Исходные данные:

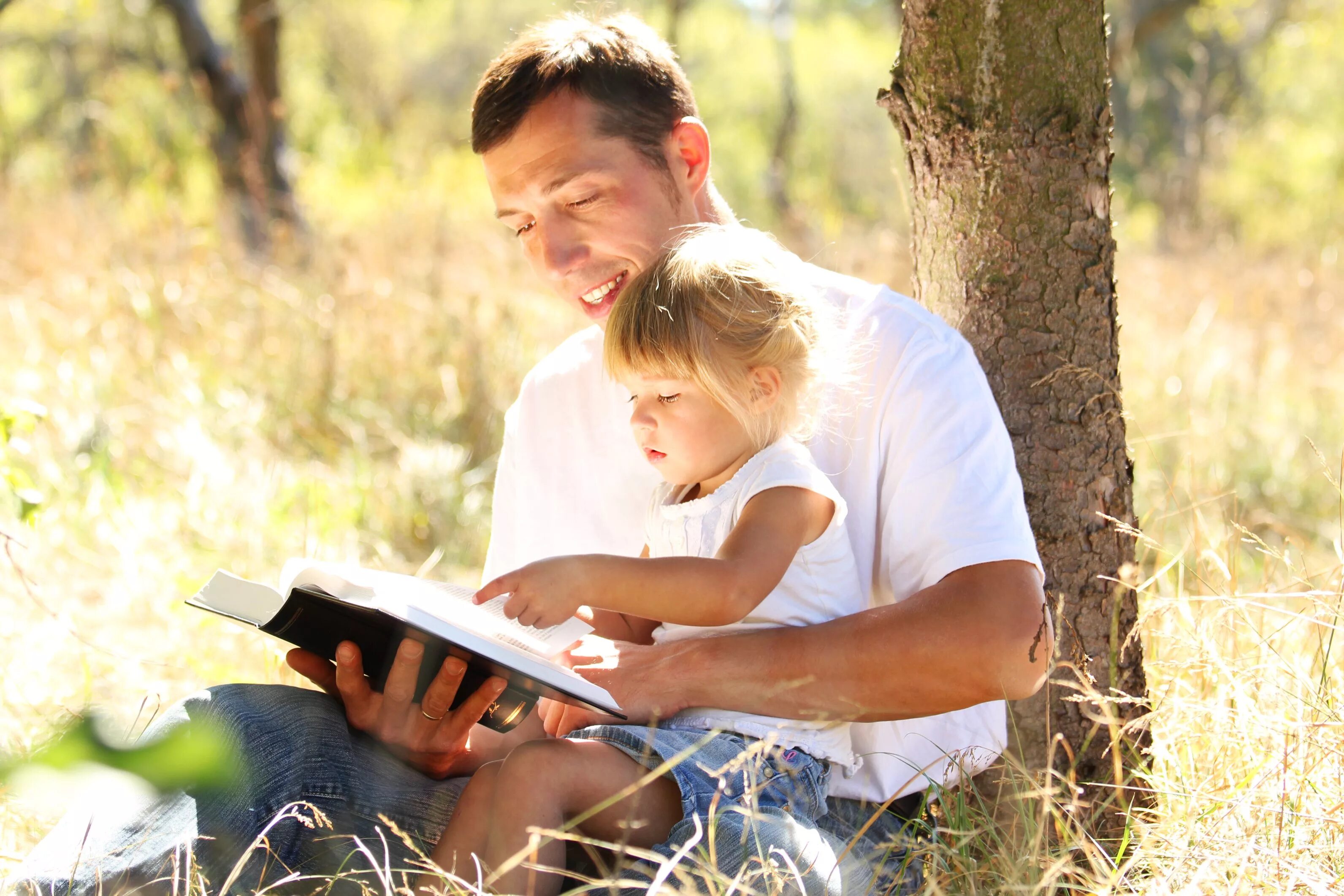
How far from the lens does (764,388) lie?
1.89 m

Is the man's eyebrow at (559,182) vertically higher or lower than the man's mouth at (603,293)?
higher

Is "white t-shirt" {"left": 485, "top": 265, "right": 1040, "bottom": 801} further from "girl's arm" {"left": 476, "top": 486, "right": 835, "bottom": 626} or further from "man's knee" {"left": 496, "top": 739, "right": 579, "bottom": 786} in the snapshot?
"man's knee" {"left": 496, "top": 739, "right": 579, "bottom": 786}

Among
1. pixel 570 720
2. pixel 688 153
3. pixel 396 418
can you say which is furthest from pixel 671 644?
pixel 396 418

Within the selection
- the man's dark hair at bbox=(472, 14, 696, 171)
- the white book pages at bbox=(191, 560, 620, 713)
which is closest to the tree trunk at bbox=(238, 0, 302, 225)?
the man's dark hair at bbox=(472, 14, 696, 171)

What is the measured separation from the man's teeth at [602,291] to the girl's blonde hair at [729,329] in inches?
13.6

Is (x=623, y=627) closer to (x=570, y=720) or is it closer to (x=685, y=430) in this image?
(x=570, y=720)

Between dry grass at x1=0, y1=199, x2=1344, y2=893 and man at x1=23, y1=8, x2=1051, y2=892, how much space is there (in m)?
0.23

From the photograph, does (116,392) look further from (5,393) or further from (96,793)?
(96,793)

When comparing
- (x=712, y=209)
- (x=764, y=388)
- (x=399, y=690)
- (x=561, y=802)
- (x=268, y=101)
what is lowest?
(x=561, y=802)

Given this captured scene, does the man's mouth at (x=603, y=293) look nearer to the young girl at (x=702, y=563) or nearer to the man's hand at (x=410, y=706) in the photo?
the young girl at (x=702, y=563)

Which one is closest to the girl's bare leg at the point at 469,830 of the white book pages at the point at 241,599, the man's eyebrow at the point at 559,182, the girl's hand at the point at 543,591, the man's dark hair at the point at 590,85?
the girl's hand at the point at 543,591

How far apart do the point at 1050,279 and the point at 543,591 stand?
1102 millimetres

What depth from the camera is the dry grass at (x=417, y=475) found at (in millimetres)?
A: 1908

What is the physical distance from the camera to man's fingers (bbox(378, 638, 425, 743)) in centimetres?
170
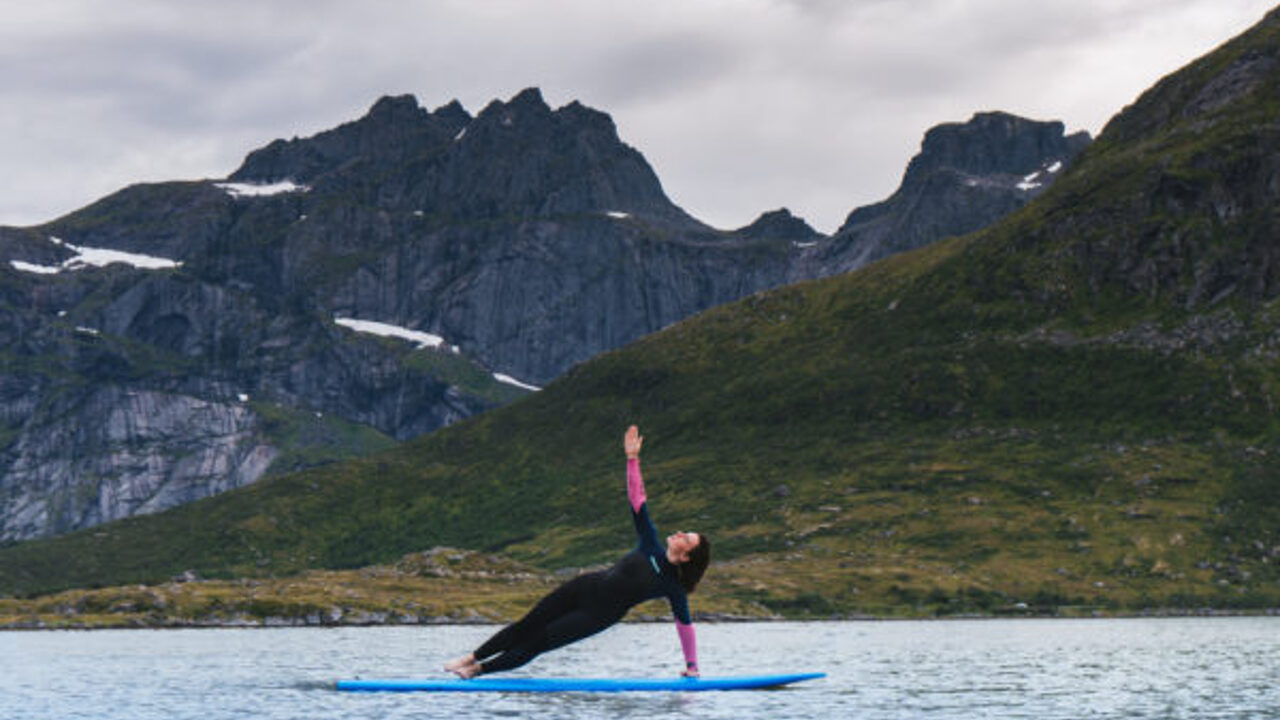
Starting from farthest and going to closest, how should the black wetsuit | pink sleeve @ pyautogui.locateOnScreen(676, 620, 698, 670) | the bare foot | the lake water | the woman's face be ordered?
the lake water, the bare foot, pink sleeve @ pyautogui.locateOnScreen(676, 620, 698, 670), the black wetsuit, the woman's face

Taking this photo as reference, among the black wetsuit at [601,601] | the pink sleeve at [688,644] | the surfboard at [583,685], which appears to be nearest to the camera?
the black wetsuit at [601,601]

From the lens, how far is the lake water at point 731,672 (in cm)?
5042

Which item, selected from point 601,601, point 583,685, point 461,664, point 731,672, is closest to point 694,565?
point 601,601

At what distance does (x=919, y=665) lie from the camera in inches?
3351

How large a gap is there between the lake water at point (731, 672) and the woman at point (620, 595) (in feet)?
14.4

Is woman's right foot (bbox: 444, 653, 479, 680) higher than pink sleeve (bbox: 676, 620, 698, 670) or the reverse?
the reverse

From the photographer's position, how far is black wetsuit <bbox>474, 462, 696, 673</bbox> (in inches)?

Условие задачи:
Перепишите все записи выше, заменив «dry grass» на «withered grass» и оставив остальное без изменений. Изображения в ответ не включайте.

Результат выполнения:
How far from the lens does (764,388) lie?
1.89 m

Is the man's eyebrow at (559,182) vertically higher or lower than the man's mouth at (603,293)?
higher

Is "white t-shirt" {"left": 485, "top": 265, "right": 1040, "bottom": 801} further from "girl's arm" {"left": 476, "top": 486, "right": 835, "bottom": 626} or further from "man's knee" {"left": 496, "top": 739, "right": 579, "bottom": 786} in the snapshot?
"man's knee" {"left": 496, "top": 739, "right": 579, "bottom": 786}

Among
1. pixel 570 720
2. pixel 688 153
3. pixel 396 418
can you say which is furthest from pixel 671 644?
pixel 396 418

Within the selection
- the man's dark hair at bbox=(472, 14, 696, 171)
- the white book pages at bbox=(191, 560, 620, 713)
which is closest to the tree trunk at bbox=(238, 0, 302, 225)?
the man's dark hair at bbox=(472, 14, 696, 171)

What is the measured separation from the man's teeth at [602,291] to the girl's blonde hair at [729,329] in inches?
13.6

Is (x=623, y=627) closer to (x=570, y=720) or is it closer to (x=685, y=430) in this image?
(x=570, y=720)

Between withered grass at x1=0, y1=199, x2=1344, y2=893 and man at x1=23, y1=8, x2=1051, y2=892, how much space is there (in m)?
0.23

From the photograph, does (116,392) look further from (5,393) or further from (96,793)?
(96,793)

When comparing
- (x=712, y=209)
- (x=764, y=388)
- (x=399, y=690)
- (x=561, y=802)
- (x=268, y=101)
what is lowest?
(x=561, y=802)

Given this captured scene, does the man's mouth at (x=603, y=293) look nearer to the young girl at (x=702, y=563) or nearer to the man's hand at (x=410, y=706) in the photo?
the young girl at (x=702, y=563)

Which one is closest to the girl's bare leg at the point at 469,830 of the white book pages at the point at 241,599, the man's eyebrow at the point at 559,182, the girl's hand at the point at 543,591, the man's dark hair at the point at 590,85?
the girl's hand at the point at 543,591

How far apart do the point at 1050,279 and the point at 543,591 stand?
1102 millimetres

What depth from the camera is the withered grass at (x=417, y=475) found at (in millimetres)?
A: 1908

What is the physical distance from the camera to man's fingers (bbox(378, 638, 425, 743)) in centimetres?
170
Starting from farthest and going to closest, how should the black wetsuit | pink sleeve @ pyautogui.locateOnScreen(676, 620, 698, 670) | the bare foot | the lake water | the woman's face be ordered?
the lake water, the bare foot, pink sleeve @ pyautogui.locateOnScreen(676, 620, 698, 670), the black wetsuit, the woman's face

Taking this photo as reference, among the black wetsuit at [601,601] | the pink sleeve at [688,644] | the surfboard at [583,685], which appears to be nearest to the camera?
the black wetsuit at [601,601]

From the lens, how far is the lake water at point 731,672 (in cm)?
5042

Which item, selected from point 601,601, point 583,685, point 461,664, point 731,672, is closest to point 694,565?
point 601,601

At what distance does (x=919, y=665) lie from the camera in inches?
3351

How large a gap is there between the lake water at point (731, 672) and the woman at point (620, 595) (in feet)?
14.4

Is woman's right foot (bbox: 444, 653, 479, 680) higher than pink sleeve (bbox: 676, 620, 698, 670) or the reverse?
the reverse

From the photographer's position, how far is black wetsuit <bbox>474, 462, 696, 673</bbox> (in inches)?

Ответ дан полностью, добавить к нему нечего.